- Exercise goal -
Exactly reproduce the lines from the line that has "How much distance" down to the last line of the entries, inclusive.

- Entries provided -
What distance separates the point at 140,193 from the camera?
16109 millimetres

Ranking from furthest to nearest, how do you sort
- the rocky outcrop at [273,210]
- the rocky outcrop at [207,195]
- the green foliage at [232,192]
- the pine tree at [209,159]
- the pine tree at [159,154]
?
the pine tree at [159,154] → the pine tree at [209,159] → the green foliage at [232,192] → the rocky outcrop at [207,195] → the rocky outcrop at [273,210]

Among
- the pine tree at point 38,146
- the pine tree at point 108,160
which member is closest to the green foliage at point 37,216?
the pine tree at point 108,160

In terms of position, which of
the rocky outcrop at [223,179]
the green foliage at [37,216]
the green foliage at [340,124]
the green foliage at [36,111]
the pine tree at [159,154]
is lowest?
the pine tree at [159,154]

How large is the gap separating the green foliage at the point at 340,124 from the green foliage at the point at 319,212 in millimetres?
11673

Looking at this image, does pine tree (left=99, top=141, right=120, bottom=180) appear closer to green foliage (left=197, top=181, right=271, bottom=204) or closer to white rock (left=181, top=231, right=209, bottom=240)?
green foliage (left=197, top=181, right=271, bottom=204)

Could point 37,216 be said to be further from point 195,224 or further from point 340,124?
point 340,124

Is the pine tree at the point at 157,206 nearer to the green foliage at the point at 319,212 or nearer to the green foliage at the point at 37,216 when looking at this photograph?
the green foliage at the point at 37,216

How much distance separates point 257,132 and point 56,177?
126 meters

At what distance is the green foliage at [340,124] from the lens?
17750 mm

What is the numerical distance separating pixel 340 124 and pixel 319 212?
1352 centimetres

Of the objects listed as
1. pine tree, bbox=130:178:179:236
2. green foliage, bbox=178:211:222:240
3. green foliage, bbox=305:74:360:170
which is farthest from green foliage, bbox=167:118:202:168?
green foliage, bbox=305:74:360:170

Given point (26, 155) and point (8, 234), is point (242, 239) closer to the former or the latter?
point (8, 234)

- Solution to the problem -
How much distance separates point 257,132 and point 56,177?
126 meters

At what distance is the green foliage at [340,124] from the lens?
17750 mm

What is the numerical distance separating pixel 340 124 and pixel 319 212?
1352 centimetres

Of the objects listed as
1. pine tree, bbox=130:178:179:236
2. green foliage, bbox=178:211:222:240
3. green foliage, bbox=305:74:360:170
which is farthest from green foliage, bbox=167:118:202:168?
green foliage, bbox=305:74:360:170

Given point (26, 155) and point (8, 234), is point (242, 239) closer to the former or the latter?
point (8, 234)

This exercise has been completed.